_Passage provided_
========================================================================

But you know as well as I do that actual, real life Christians who exist in the USA today don't, by majority, believe in that particular piece of the bible.

I've know men, over the age of about 50, who definitely use the bible to force their wives to do shit against their will, but I think that male-centric view of sexuality died out along with a lot of other sexist stuff.

Right, but my understanding was that real life Christians do, by majority, think that marriage partners have duties to each other. Not based on textual analysis of the Bible, but based on knowing Christians and reading what Christian organizations write.

To be clear, the view of sexuality I'm talking about is not male-centric or sexist, it's one that I would guess most non-Christians agree with as well, and I happen to also agree with it.

When you enter into a relationship with someone, in particular a marriage (which is supposed to last until death by solemn promise, and is legally and financially difficult to get out of), you have a duty to compromise and take care of them, the same way they do for you, and part of that is making an effort to please them sexually. Just like people should make an effort to take care of their partner in other ways.

========================================================================

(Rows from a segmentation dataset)
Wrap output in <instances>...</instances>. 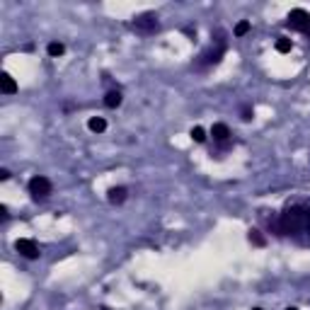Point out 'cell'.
<instances>
[{
  "instance_id": "12",
  "label": "cell",
  "mask_w": 310,
  "mask_h": 310,
  "mask_svg": "<svg viewBox=\"0 0 310 310\" xmlns=\"http://www.w3.org/2000/svg\"><path fill=\"white\" fill-rule=\"evenodd\" d=\"M46 54H49V56H54V58H58V56H63V54H66V46H63L61 41H51V44L46 46Z\"/></svg>"
},
{
  "instance_id": "3",
  "label": "cell",
  "mask_w": 310,
  "mask_h": 310,
  "mask_svg": "<svg viewBox=\"0 0 310 310\" xmlns=\"http://www.w3.org/2000/svg\"><path fill=\"white\" fill-rule=\"evenodd\" d=\"M27 189H29V194H32V199H34V201H44V199H49V194L54 191V184H51L46 177L37 175V177H32V179H29Z\"/></svg>"
},
{
  "instance_id": "10",
  "label": "cell",
  "mask_w": 310,
  "mask_h": 310,
  "mask_svg": "<svg viewBox=\"0 0 310 310\" xmlns=\"http://www.w3.org/2000/svg\"><path fill=\"white\" fill-rule=\"evenodd\" d=\"M122 102H124V94L119 92V90H109V92L105 94V107L107 109H117Z\"/></svg>"
},
{
  "instance_id": "2",
  "label": "cell",
  "mask_w": 310,
  "mask_h": 310,
  "mask_svg": "<svg viewBox=\"0 0 310 310\" xmlns=\"http://www.w3.org/2000/svg\"><path fill=\"white\" fill-rule=\"evenodd\" d=\"M131 29L138 32V34H155V32L160 29V20H158V15L155 13H141V15H136L134 17Z\"/></svg>"
},
{
  "instance_id": "13",
  "label": "cell",
  "mask_w": 310,
  "mask_h": 310,
  "mask_svg": "<svg viewBox=\"0 0 310 310\" xmlns=\"http://www.w3.org/2000/svg\"><path fill=\"white\" fill-rule=\"evenodd\" d=\"M291 49H293V41L291 39H286V37H279V39H276V51H279V54H288Z\"/></svg>"
},
{
  "instance_id": "8",
  "label": "cell",
  "mask_w": 310,
  "mask_h": 310,
  "mask_svg": "<svg viewBox=\"0 0 310 310\" xmlns=\"http://www.w3.org/2000/svg\"><path fill=\"white\" fill-rule=\"evenodd\" d=\"M126 196H129V191H126V187H112L107 191V199L109 203H114V206H122L124 201H126Z\"/></svg>"
},
{
  "instance_id": "16",
  "label": "cell",
  "mask_w": 310,
  "mask_h": 310,
  "mask_svg": "<svg viewBox=\"0 0 310 310\" xmlns=\"http://www.w3.org/2000/svg\"><path fill=\"white\" fill-rule=\"evenodd\" d=\"M247 32H250V22H247V20H243V22L235 25V37H245Z\"/></svg>"
},
{
  "instance_id": "5",
  "label": "cell",
  "mask_w": 310,
  "mask_h": 310,
  "mask_svg": "<svg viewBox=\"0 0 310 310\" xmlns=\"http://www.w3.org/2000/svg\"><path fill=\"white\" fill-rule=\"evenodd\" d=\"M223 54H226V44L221 41L218 46H211V49H206V51L199 56V66H216V63H221Z\"/></svg>"
},
{
  "instance_id": "20",
  "label": "cell",
  "mask_w": 310,
  "mask_h": 310,
  "mask_svg": "<svg viewBox=\"0 0 310 310\" xmlns=\"http://www.w3.org/2000/svg\"><path fill=\"white\" fill-rule=\"evenodd\" d=\"M286 310H298V308H293V305H291V308H286Z\"/></svg>"
},
{
  "instance_id": "14",
  "label": "cell",
  "mask_w": 310,
  "mask_h": 310,
  "mask_svg": "<svg viewBox=\"0 0 310 310\" xmlns=\"http://www.w3.org/2000/svg\"><path fill=\"white\" fill-rule=\"evenodd\" d=\"M247 238H250V243H252V245H257V247H264V245H267V240H264V235H262L259 230H250V235H247Z\"/></svg>"
},
{
  "instance_id": "18",
  "label": "cell",
  "mask_w": 310,
  "mask_h": 310,
  "mask_svg": "<svg viewBox=\"0 0 310 310\" xmlns=\"http://www.w3.org/2000/svg\"><path fill=\"white\" fill-rule=\"evenodd\" d=\"M0 179H3V182H8V179H10V170H5V167H3V170H0Z\"/></svg>"
},
{
  "instance_id": "4",
  "label": "cell",
  "mask_w": 310,
  "mask_h": 310,
  "mask_svg": "<svg viewBox=\"0 0 310 310\" xmlns=\"http://www.w3.org/2000/svg\"><path fill=\"white\" fill-rule=\"evenodd\" d=\"M286 27L293 29V32H308L310 29V13L308 10H300V8H296V10H291L288 13V17H286Z\"/></svg>"
},
{
  "instance_id": "19",
  "label": "cell",
  "mask_w": 310,
  "mask_h": 310,
  "mask_svg": "<svg viewBox=\"0 0 310 310\" xmlns=\"http://www.w3.org/2000/svg\"><path fill=\"white\" fill-rule=\"evenodd\" d=\"M305 37H308V39H310V29H308V32H305Z\"/></svg>"
},
{
  "instance_id": "6",
  "label": "cell",
  "mask_w": 310,
  "mask_h": 310,
  "mask_svg": "<svg viewBox=\"0 0 310 310\" xmlns=\"http://www.w3.org/2000/svg\"><path fill=\"white\" fill-rule=\"evenodd\" d=\"M15 250L20 252L22 257H27V259H39V245L34 243V240H29V238H20L17 243H15Z\"/></svg>"
},
{
  "instance_id": "17",
  "label": "cell",
  "mask_w": 310,
  "mask_h": 310,
  "mask_svg": "<svg viewBox=\"0 0 310 310\" xmlns=\"http://www.w3.org/2000/svg\"><path fill=\"white\" fill-rule=\"evenodd\" d=\"M252 117H255V112L250 107H243V122H252Z\"/></svg>"
},
{
  "instance_id": "11",
  "label": "cell",
  "mask_w": 310,
  "mask_h": 310,
  "mask_svg": "<svg viewBox=\"0 0 310 310\" xmlns=\"http://www.w3.org/2000/svg\"><path fill=\"white\" fill-rule=\"evenodd\" d=\"M87 129H90L92 134H102V131L107 129V122H105L102 117H92V119L87 122Z\"/></svg>"
},
{
  "instance_id": "15",
  "label": "cell",
  "mask_w": 310,
  "mask_h": 310,
  "mask_svg": "<svg viewBox=\"0 0 310 310\" xmlns=\"http://www.w3.org/2000/svg\"><path fill=\"white\" fill-rule=\"evenodd\" d=\"M189 136H191L194 143H203V141H206V131H203L201 126H194V129L189 131Z\"/></svg>"
},
{
  "instance_id": "9",
  "label": "cell",
  "mask_w": 310,
  "mask_h": 310,
  "mask_svg": "<svg viewBox=\"0 0 310 310\" xmlns=\"http://www.w3.org/2000/svg\"><path fill=\"white\" fill-rule=\"evenodd\" d=\"M0 92L3 94H15L17 92V82L10 73H0Z\"/></svg>"
},
{
  "instance_id": "1",
  "label": "cell",
  "mask_w": 310,
  "mask_h": 310,
  "mask_svg": "<svg viewBox=\"0 0 310 310\" xmlns=\"http://www.w3.org/2000/svg\"><path fill=\"white\" fill-rule=\"evenodd\" d=\"M305 221H308V214H305V209H300V206H291V209H286L279 218V226H281L283 233H298V230L305 226Z\"/></svg>"
},
{
  "instance_id": "7",
  "label": "cell",
  "mask_w": 310,
  "mask_h": 310,
  "mask_svg": "<svg viewBox=\"0 0 310 310\" xmlns=\"http://www.w3.org/2000/svg\"><path fill=\"white\" fill-rule=\"evenodd\" d=\"M211 136H214V141H216V143H221V146H226V148H228L230 129L226 126V124H214V126H211Z\"/></svg>"
},
{
  "instance_id": "21",
  "label": "cell",
  "mask_w": 310,
  "mask_h": 310,
  "mask_svg": "<svg viewBox=\"0 0 310 310\" xmlns=\"http://www.w3.org/2000/svg\"><path fill=\"white\" fill-rule=\"evenodd\" d=\"M252 310H262V308H252Z\"/></svg>"
}]
</instances>
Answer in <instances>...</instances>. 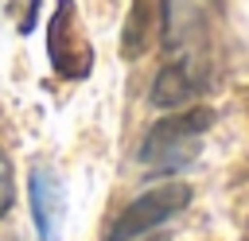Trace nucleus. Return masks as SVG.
<instances>
[{
    "instance_id": "obj_1",
    "label": "nucleus",
    "mask_w": 249,
    "mask_h": 241,
    "mask_svg": "<svg viewBox=\"0 0 249 241\" xmlns=\"http://www.w3.org/2000/svg\"><path fill=\"white\" fill-rule=\"evenodd\" d=\"M206 128H210V109H202V105H195V109H175V113H167L163 120H156V124L148 128V136L140 140L136 159H140L148 171L171 175V171L187 167V163L198 155Z\"/></svg>"
},
{
    "instance_id": "obj_2",
    "label": "nucleus",
    "mask_w": 249,
    "mask_h": 241,
    "mask_svg": "<svg viewBox=\"0 0 249 241\" xmlns=\"http://www.w3.org/2000/svg\"><path fill=\"white\" fill-rule=\"evenodd\" d=\"M191 202V187L187 183H160L152 190H144L140 198H132L109 225V241H140L144 233L160 229L163 222H171L183 206Z\"/></svg>"
},
{
    "instance_id": "obj_3",
    "label": "nucleus",
    "mask_w": 249,
    "mask_h": 241,
    "mask_svg": "<svg viewBox=\"0 0 249 241\" xmlns=\"http://www.w3.org/2000/svg\"><path fill=\"white\" fill-rule=\"evenodd\" d=\"M206 86V66H202V54H171L156 82H152V105L160 109H183L191 105Z\"/></svg>"
},
{
    "instance_id": "obj_4",
    "label": "nucleus",
    "mask_w": 249,
    "mask_h": 241,
    "mask_svg": "<svg viewBox=\"0 0 249 241\" xmlns=\"http://www.w3.org/2000/svg\"><path fill=\"white\" fill-rule=\"evenodd\" d=\"M27 190H31V214H35L39 241H58L62 237V218H66L62 179L54 175V167H35L31 179H27Z\"/></svg>"
},
{
    "instance_id": "obj_5",
    "label": "nucleus",
    "mask_w": 249,
    "mask_h": 241,
    "mask_svg": "<svg viewBox=\"0 0 249 241\" xmlns=\"http://www.w3.org/2000/svg\"><path fill=\"white\" fill-rule=\"evenodd\" d=\"M12 202H16V175H12V163H8V155L0 152V218L12 210Z\"/></svg>"
}]
</instances>
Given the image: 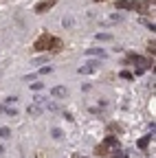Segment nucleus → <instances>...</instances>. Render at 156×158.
Returning <instances> with one entry per match:
<instances>
[{
	"label": "nucleus",
	"mask_w": 156,
	"mask_h": 158,
	"mask_svg": "<svg viewBox=\"0 0 156 158\" xmlns=\"http://www.w3.org/2000/svg\"><path fill=\"white\" fill-rule=\"evenodd\" d=\"M73 158H82V156H79V154H75V156H73Z\"/></svg>",
	"instance_id": "19"
},
{
	"label": "nucleus",
	"mask_w": 156,
	"mask_h": 158,
	"mask_svg": "<svg viewBox=\"0 0 156 158\" xmlns=\"http://www.w3.org/2000/svg\"><path fill=\"white\" fill-rule=\"evenodd\" d=\"M73 24V18H64V27H70Z\"/></svg>",
	"instance_id": "18"
},
{
	"label": "nucleus",
	"mask_w": 156,
	"mask_h": 158,
	"mask_svg": "<svg viewBox=\"0 0 156 158\" xmlns=\"http://www.w3.org/2000/svg\"><path fill=\"white\" fill-rule=\"evenodd\" d=\"M86 55H97V57H106V51L103 48H88Z\"/></svg>",
	"instance_id": "8"
},
{
	"label": "nucleus",
	"mask_w": 156,
	"mask_h": 158,
	"mask_svg": "<svg viewBox=\"0 0 156 158\" xmlns=\"http://www.w3.org/2000/svg\"><path fill=\"white\" fill-rule=\"evenodd\" d=\"M53 97H66V88H64V86L53 88Z\"/></svg>",
	"instance_id": "9"
},
{
	"label": "nucleus",
	"mask_w": 156,
	"mask_h": 158,
	"mask_svg": "<svg viewBox=\"0 0 156 158\" xmlns=\"http://www.w3.org/2000/svg\"><path fill=\"white\" fill-rule=\"evenodd\" d=\"M2 152H5V149H2V147H0V154H2Z\"/></svg>",
	"instance_id": "20"
},
{
	"label": "nucleus",
	"mask_w": 156,
	"mask_h": 158,
	"mask_svg": "<svg viewBox=\"0 0 156 158\" xmlns=\"http://www.w3.org/2000/svg\"><path fill=\"white\" fill-rule=\"evenodd\" d=\"M97 68H99V62H90L86 66H79V75H92L97 73Z\"/></svg>",
	"instance_id": "3"
},
{
	"label": "nucleus",
	"mask_w": 156,
	"mask_h": 158,
	"mask_svg": "<svg viewBox=\"0 0 156 158\" xmlns=\"http://www.w3.org/2000/svg\"><path fill=\"white\" fill-rule=\"evenodd\" d=\"M31 88H33V90H42V88H44V84H42V81H35Z\"/></svg>",
	"instance_id": "15"
},
{
	"label": "nucleus",
	"mask_w": 156,
	"mask_h": 158,
	"mask_svg": "<svg viewBox=\"0 0 156 158\" xmlns=\"http://www.w3.org/2000/svg\"><path fill=\"white\" fill-rule=\"evenodd\" d=\"M95 2H99V0H95Z\"/></svg>",
	"instance_id": "21"
},
{
	"label": "nucleus",
	"mask_w": 156,
	"mask_h": 158,
	"mask_svg": "<svg viewBox=\"0 0 156 158\" xmlns=\"http://www.w3.org/2000/svg\"><path fill=\"white\" fill-rule=\"evenodd\" d=\"M116 9H132V0H116Z\"/></svg>",
	"instance_id": "7"
},
{
	"label": "nucleus",
	"mask_w": 156,
	"mask_h": 158,
	"mask_svg": "<svg viewBox=\"0 0 156 158\" xmlns=\"http://www.w3.org/2000/svg\"><path fill=\"white\" fill-rule=\"evenodd\" d=\"M128 59H130V62H136V64H141V68L150 66V64H147V59H143L141 55H136V53H130V55H128Z\"/></svg>",
	"instance_id": "5"
},
{
	"label": "nucleus",
	"mask_w": 156,
	"mask_h": 158,
	"mask_svg": "<svg viewBox=\"0 0 156 158\" xmlns=\"http://www.w3.org/2000/svg\"><path fill=\"white\" fill-rule=\"evenodd\" d=\"M11 136V130L9 127H0V138H9Z\"/></svg>",
	"instance_id": "11"
},
{
	"label": "nucleus",
	"mask_w": 156,
	"mask_h": 158,
	"mask_svg": "<svg viewBox=\"0 0 156 158\" xmlns=\"http://www.w3.org/2000/svg\"><path fill=\"white\" fill-rule=\"evenodd\" d=\"M53 138H62V130L55 127V130H53Z\"/></svg>",
	"instance_id": "16"
},
{
	"label": "nucleus",
	"mask_w": 156,
	"mask_h": 158,
	"mask_svg": "<svg viewBox=\"0 0 156 158\" xmlns=\"http://www.w3.org/2000/svg\"><path fill=\"white\" fill-rule=\"evenodd\" d=\"M42 110H44V106H40V101H37V103H31V106H29V114H31V116H37V114H40Z\"/></svg>",
	"instance_id": "6"
},
{
	"label": "nucleus",
	"mask_w": 156,
	"mask_h": 158,
	"mask_svg": "<svg viewBox=\"0 0 156 158\" xmlns=\"http://www.w3.org/2000/svg\"><path fill=\"white\" fill-rule=\"evenodd\" d=\"M116 147H119V141H116V136H112V134H108L103 141H101V145H97V154H110V152H114Z\"/></svg>",
	"instance_id": "1"
},
{
	"label": "nucleus",
	"mask_w": 156,
	"mask_h": 158,
	"mask_svg": "<svg viewBox=\"0 0 156 158\" xmlns=\"http://www.w3.org/2000/svg\"><path fill=\"white\" fill-rule=\"evenodd\" d=\"M55 2H57V0H44V2H37V5H35V13H44V11H48Z\"/></svg>",
	"instance_id": "4"
},
{
	"label": "nucleus",
	"mask_w": 156,
	"mask_h": 158,
	"mask_svg": "<svg viewBox=\"0 0 156 158\" xmlns=\"http://www.w3.org/2000/svg\"><path fill=\"white\" fill-rule=\"evenodd\" d=\"M95 37L99 40V42H108V40H112V35H110V33H97Z\"/></svg>",
	"instance_id": "10"
},
{
	"label": "nucleus",
	"mask_w": 156,
	"mask_h": 158,
	"mask_svg": "<svg viewBox=\"0 0 156 158\" xmlns=\"http://www.w3.org/2000/svg\"><path fill=\"white\" fill-rule=\"evenodd\" d=\"M114 158H128V154H125V152H121L119 147H116V149H114Z\"/></svg>",
	"instance_id": "13"
},
{
	"label": "nucleus",
	"mask_w": 156,
	"mask_h": 158,
	"mask_svg": "<svg viewBox=\"0 0 156 158\" xmlns=\"http://www.w3.org/2000/svg\"><path fill=\"white\" fill-rule=\"evenodd\" d=\"M51 70H53V68H51V66H44V68H40V73H42V75H48V73H51Z\"/></svg>",
	"instance_id": "17"
},
{
	"label": "nucleus",
	"mask_w": 156,
	"mask_h": 158,
	"mask_svg": "<svg viewBox=\"0 0 156 158\" xmlns=\"http://www.w3.org/2000/svg\"><path fill=\"white\" fill-rule=\"evenodd\" d=\"M119 75H121V79H132V73L130 70H121Z\"/></svg>",
	"instance_id": "14"
},
{
	"label": "nucleus",
	"mask_w": 156,
	"mask_h": 158,
	"mask_svg": "<svg viewBox=\"0 0 156 158\" xmlns=\"http://www.w3.org/2000/svg\"><path fill=\"white\" fill-rule=\"evenodd\" d=\"M57 46H60V40H57V37H51V35H42V37L35 42V48H37V51H51V48H57Z\"/></svg>",
	"instance_id": "2"
},
{
	"label": "nucleus",
	"mask_w": 156,
	"mask_h": 158,
	"mask_svg": "<svg viewBox=\"0 0 156 158\" xmlns=\"http://www.w3.org/2000/svg\"><path fill=\"white\" fill-rule=\"evenodd\" d=\"M150 136H152V134H150ZM150 136H145V138H141V141H139V147H141V149H145V147H147V143H150Z\"/></svg>",
	"instance_id": "12"
}]
</instances>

========================================================================

_Instruction A_
In the discussion on marriage duties, how old were the men who used the bible to force their wives to do things against their will?
_Instruction B_
Quote the discussion on marriage duties word for word, from "To be clear, the" through "agree with it.", inclusive.
_Instruction C_
Carry on the discussion on marriage duties, writing what comes after its last sentence.
The lines play no part in this.

_Answer A_
Over the age of about 50.

_Answer B_
To be clear, the view of sexuality I'm talking about is not male-centric or sexist, it's one that I would guess most non-Christians agree with as well, and I happen to also agree with it.

_Answer C_
I'm not saying that anyone should "force" others to do anything against their will. I am saying that when you're in a relationship, you have a duty to listen to your partner and stretch yourself a little. Especially if you expect monogamy... people have a right to get their sexual needs met.

Religious or not, male or female, "have sex with your partner when they want it" is generally good advice. Now if someone is sex-repulsed, etc., it's a different situation, but sex is an area where it's very important to take care of your partner.

You say "each people's feelings and needs should get equal weight." My concern is that in a lot of mixed relationships, the sexual partner's needs don't get equal weight, because the asexual partner doesn't really relate to them or understand them. So in general it's better to err on the side of sex, rather than on the side of no sex.

I'm flabbergasted that anyone could disagree with "in a marriage, you have a duty to make an effort take care of your husband/wife's sexual needs as much as you reasonably can without harming yourself." Isn't that just common sense?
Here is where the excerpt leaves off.